→ **REQUEST A**: Duplicate the stored records from the line containing "Judging by this" through the end of the records, with both ends included.

→ **QUOTED PASSAGE**:
+-------+
But now that's been beaten. The most depressing place I've been lately is an online dating service.

I can offer several reasons, and will. One is that I'm surprised at how many of the profile bios, the part people will read so this is where you sell yourself, really make yourself shine, are pre-emptive strikes; the tone bordering on angry. Several people make a point that anyone who contacts them must submit photos. One lady offered a reason I never thought of: if you're willing to put a photo of yourself online, you're probably not sneaking around on your wife or girlfriend.

But there are other missives from people who've clearly been burned and want to avoid past disasters. I understand it, yet some of it seems like doing everything you can to prevent a recurrance of World War I and got World War II instead.

Another is irratation at a physical limitation over which I have absolutely no power to change: my height. I'm not short, but I'm not tall either. I'm statistically average. But I've seen a large number of ads, not just on this site but in classifieds in newspapers and Craigslist and any other place where people try to meet by making requests: I'm not over 6 feet tall.

For one, I don't know how much difference it really makes. I can reach the top shelves of my cabinets and anything I really can't get to, there's this thing I have called a step-stool. Other than that, height is mostly useful for seeing over shoulders in crowds. I haven't found other uses. The drawbacks are that clothes sizes are larger and more expensive, it's harder to sit in some cars comfortably, especially with people in the back seat; you're always folded up in theaters, stadium seats, even restaurants where your legs tend to tangle with others, almost never in a good way. If you're really tall, you have a collection of bumps and scars on your head from things that you've hit.

And there's a double-standard to it as well. Women have no problem specifying a height, and even petite women routinely want men 6' or over, as if those extra couple inches meant anything. But if a man put in a demand for a range of bra sizes, there would be outrage.
+-------+
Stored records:
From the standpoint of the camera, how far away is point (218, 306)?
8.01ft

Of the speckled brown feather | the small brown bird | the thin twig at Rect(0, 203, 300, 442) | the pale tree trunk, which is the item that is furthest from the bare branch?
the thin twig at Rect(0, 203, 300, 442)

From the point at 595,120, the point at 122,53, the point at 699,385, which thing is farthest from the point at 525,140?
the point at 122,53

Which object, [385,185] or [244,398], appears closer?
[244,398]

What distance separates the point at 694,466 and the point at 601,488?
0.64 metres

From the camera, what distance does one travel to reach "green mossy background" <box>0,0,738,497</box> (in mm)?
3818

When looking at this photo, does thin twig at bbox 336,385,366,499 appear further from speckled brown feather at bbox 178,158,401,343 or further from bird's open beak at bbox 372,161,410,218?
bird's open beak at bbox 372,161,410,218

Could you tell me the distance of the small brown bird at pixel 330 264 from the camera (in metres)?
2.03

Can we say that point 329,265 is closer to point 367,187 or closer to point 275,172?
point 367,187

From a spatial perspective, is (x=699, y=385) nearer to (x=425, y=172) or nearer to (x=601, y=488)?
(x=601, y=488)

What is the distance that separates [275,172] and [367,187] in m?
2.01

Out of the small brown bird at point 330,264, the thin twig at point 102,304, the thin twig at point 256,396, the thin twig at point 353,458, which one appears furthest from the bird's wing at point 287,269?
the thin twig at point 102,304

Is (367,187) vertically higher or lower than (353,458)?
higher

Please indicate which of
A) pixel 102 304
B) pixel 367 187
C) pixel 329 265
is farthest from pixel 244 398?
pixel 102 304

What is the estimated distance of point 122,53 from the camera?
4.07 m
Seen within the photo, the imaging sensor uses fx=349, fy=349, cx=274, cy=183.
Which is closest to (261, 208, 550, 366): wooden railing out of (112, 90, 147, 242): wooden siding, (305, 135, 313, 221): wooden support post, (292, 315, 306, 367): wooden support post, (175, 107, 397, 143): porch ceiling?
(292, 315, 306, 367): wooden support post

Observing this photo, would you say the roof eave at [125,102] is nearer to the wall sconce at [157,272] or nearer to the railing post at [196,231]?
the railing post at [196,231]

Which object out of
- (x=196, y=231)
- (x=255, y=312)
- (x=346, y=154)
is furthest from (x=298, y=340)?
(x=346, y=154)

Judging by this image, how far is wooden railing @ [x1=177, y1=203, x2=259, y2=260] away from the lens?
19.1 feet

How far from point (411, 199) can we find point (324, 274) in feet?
+-------+
→ **REQUEST B**: The piece on online dating lists places where a tall person is always folded up. Name every one of them.

→ **REPLY A**:
Judging by this image, how far is wooden railing @ [x1=177, y1=203, x2=259, y2=260] away from the lens?
19.1 feet

How far from point (411, 199) can we find point (324, 274) in feet?

→ **REPLY B**: Theaters, stadium seats, restaurants